------ TESTO DI RIFERIMENTO ------

Agli occhi del turista attento certamente non potranno sfuggire le magnifiche torri che caratterizzano la costiera ionica salentina: si tratta di svariate torri, alcune delle quali a foggia circolare, altre a forma quadrangolare ed altre ancora a base tronco-piramidale, sorte intorno al 1500 per difendere la costa dai continui attacchi dei Turci e dei Pirati.

Tre di queste bellissime torri sono conosciute come “le Torri di Porto Cesareo” e sono: Torre Cesarea, Torre Lapillo e Torre Chianca.

Torre Cesarea, attualmente sede del Comando della Guardia di Finanza di Porto Cesareo, venne costruita a partire dal 1568 da Virgilio Pugliese, su indicazione dell’ingegnere Giovanni Tommaso Scala.

La storia racconta che il 9 aprile 1568, nel castello aragonese di Taranto, si tenne una gara d’appalto per designare il costruttore dell’imponente torre. La gara fu vinta dal Pugliese che condusse egregiamente i lavori, impegnandosi già da subito a consegnare l’opera entro sette mesi. In realtà la costruzione venne ultimata solo nel 1570 e, successivamente, la torre venne abbattuta e completamente ricostruita nel 1622. Esiste ancora il contratto originale che venne stipulato dalle parti a seguito della gara. Nel contratto vengono specificati, oltre alla tempistica e ai materiali da utilizzare, anche le peculiarità strutturali e architettoniche dell’opera.

Venne deciso che i lati della torre avrebbero avuto la lunghezza di circa 22 metri e che l’altezza sarebbe stata di 16 metri. Le fondamenta vennero erette direttamente sulla roccia.

------ SEZIONE DATI ------

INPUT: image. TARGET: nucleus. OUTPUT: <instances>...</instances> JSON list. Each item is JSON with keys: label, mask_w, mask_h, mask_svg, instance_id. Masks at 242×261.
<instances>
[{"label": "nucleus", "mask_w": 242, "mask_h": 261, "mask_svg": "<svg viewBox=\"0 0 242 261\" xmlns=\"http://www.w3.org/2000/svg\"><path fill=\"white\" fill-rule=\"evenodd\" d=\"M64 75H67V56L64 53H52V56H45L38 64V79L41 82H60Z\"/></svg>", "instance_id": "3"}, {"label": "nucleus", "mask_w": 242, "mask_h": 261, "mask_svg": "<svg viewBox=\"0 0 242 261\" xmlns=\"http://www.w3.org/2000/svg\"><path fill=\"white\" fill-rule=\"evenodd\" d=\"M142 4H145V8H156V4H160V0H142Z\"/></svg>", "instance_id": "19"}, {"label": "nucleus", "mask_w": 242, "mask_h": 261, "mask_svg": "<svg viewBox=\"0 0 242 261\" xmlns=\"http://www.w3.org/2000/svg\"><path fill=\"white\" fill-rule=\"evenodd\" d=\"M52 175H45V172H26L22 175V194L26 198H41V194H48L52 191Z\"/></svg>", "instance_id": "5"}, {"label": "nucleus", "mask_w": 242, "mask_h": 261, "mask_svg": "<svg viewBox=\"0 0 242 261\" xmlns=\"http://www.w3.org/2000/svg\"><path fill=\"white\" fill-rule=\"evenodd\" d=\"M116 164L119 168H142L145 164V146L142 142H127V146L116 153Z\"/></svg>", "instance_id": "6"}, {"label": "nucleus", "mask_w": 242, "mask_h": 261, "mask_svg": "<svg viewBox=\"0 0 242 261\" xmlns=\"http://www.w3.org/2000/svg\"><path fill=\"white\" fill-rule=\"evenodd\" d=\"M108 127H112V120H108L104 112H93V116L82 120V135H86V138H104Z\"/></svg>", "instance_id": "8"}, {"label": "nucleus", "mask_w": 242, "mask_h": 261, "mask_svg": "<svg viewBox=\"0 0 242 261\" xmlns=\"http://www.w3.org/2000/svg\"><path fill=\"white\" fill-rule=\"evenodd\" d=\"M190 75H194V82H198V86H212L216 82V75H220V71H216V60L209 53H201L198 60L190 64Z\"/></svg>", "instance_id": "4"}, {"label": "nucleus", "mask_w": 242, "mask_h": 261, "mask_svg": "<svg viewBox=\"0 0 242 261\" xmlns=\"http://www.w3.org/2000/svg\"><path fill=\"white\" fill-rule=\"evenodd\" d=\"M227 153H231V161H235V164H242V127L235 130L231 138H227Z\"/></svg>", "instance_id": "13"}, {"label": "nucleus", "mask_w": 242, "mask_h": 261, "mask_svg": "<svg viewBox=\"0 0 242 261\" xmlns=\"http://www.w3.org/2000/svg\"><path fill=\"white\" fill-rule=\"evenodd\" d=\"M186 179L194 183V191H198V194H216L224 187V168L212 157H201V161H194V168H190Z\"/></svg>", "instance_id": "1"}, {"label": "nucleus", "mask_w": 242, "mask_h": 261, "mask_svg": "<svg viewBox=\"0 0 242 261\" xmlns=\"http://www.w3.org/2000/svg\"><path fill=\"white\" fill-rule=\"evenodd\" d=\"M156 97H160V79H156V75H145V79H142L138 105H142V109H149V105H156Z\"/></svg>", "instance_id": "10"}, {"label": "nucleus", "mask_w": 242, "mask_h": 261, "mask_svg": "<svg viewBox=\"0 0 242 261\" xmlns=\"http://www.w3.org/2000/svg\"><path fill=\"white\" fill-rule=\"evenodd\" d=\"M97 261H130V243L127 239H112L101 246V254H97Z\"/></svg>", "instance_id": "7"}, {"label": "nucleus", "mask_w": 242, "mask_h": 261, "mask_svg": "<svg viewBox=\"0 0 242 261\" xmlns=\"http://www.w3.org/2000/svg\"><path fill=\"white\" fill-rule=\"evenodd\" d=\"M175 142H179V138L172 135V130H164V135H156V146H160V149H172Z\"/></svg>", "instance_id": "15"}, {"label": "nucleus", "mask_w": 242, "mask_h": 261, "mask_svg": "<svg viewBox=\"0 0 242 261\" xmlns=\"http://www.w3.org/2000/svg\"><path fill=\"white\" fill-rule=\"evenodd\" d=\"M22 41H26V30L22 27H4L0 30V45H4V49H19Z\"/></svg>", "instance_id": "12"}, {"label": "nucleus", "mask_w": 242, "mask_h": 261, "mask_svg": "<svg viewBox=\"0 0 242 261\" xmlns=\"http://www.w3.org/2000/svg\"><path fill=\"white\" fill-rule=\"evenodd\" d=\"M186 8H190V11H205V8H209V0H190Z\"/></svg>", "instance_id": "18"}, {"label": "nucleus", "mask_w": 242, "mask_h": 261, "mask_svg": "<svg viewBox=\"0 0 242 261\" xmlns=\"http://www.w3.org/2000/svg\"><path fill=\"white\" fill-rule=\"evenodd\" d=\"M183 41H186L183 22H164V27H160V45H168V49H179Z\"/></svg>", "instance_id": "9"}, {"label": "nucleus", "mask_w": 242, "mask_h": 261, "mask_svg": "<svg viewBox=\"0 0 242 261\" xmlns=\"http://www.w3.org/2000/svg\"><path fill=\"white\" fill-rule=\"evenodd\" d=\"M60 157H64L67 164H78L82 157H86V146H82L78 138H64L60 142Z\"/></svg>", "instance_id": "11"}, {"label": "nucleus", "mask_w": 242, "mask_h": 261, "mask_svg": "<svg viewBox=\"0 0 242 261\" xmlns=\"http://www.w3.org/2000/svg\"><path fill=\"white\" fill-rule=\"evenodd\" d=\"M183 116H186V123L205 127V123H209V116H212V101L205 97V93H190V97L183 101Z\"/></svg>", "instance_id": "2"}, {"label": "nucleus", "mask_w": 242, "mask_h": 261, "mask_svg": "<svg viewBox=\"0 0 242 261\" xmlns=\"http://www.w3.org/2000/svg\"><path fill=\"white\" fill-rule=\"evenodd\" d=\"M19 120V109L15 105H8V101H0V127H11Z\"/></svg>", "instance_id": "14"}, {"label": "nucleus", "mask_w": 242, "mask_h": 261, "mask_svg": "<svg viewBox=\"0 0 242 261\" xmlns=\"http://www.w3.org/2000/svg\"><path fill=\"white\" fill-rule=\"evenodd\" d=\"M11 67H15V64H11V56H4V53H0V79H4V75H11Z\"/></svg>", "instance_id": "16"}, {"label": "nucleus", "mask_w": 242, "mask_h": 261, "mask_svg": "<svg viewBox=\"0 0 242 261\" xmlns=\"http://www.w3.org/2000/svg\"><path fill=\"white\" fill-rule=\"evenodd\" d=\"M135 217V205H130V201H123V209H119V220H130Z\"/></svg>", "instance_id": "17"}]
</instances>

------

## ATTIVITÀ RICHIESTA A:
Rispondi a queste domande basandoti sul testo sulle torri di Porto Cesareo:
(i) Intorno a quale anno sorsero le torri della costiera ionica salentina?
(ii) Chi vinse la gara d'appalto per la costruzione di Torre Cesarea?
(iii) Quale altezza venne stabilita per Torre Cesarea?
## ATTIVITÀ RICHIESTA B:
Elenca tutte le torri che il testo sulle torri di Porto Cesareo indica per nome.
## ATTIVITÀ RICHIESTA C:
Scrivi il seguito del testo sulle torri di Porto Cesareo, riprendendo dopo l'ultima frase.

## SOLUZIONE A:
(i) Intorno al 1500.
(ii) Virgilio Pugliese.
(iii) 16 metri.

## SOLUZIONE B:
Torre Cesarea, Torre Lapillo, Torre Chianca.

## SOLUZIONE C:
La torre, caratterizzata da spesse mura idonee a fungere da fortezza difensiva del Porto, è composta da due piani comunicanti tra loro grazie a delle scale.

Torre Lapillo, anche nota come “Torre San Tommaso” fa parte del sistema difensivo costiero a tutela del territorio dagli attacchi Saraceni. Fu Carlo V a commissionare la costruzione di queste torri.

Anche Torre Lapillo risale al 1568. Essa è composta da lati di 16 metri, ha una struttura a base quadrata e si caratterizza per la presenza di un ingresso, una piazza, la canna fumaria, un pozzo e una scala che congiunge i vari piani. Originariamente la torre constava di soli due piani, in epoca più recente ne è stato aggiunto un altro.

Recentemente la torre è stata ristrutturata e a partire dal 2000 è in concessione al Comune di Porto Cesareo che ha deciso di adibirla a centro visite turistico ambientali.

Infine troviamo Torre Chianca.

Torre Chianca al tramonto

Torre Chianca sulla costa di Porto Cesareo

Torre Chianca, anche conosciuta come Torre di Santo Stefano, sorge su una penisola tra Torre Lapillo e Torre Cesarea. La Torre, che raggiunge un’altezza di 18 metri, è costruita su base quadrata, con lati di circa 16 metri.

La Torre è stata protagonista storica durante la Seconda Guerra Mondiale, quando soldati italiani vi trovarono rifugio e decisero di creare al suo interno una stazione di artiglieria. Durante lo stesso periodo la torre venne visibilmente lesionata a causa delle esercitazioni dei soldati tedeschi che, rifugiatisi nei campi di Leverano e San Pancrazio, erano soliti compiere esercitazioni belliche.

Attualmente Torre Chianca è utilizzata dall’ufficio locale marittimo.

Il prossimo passo sarà quello di renderla fruibile al pubblico.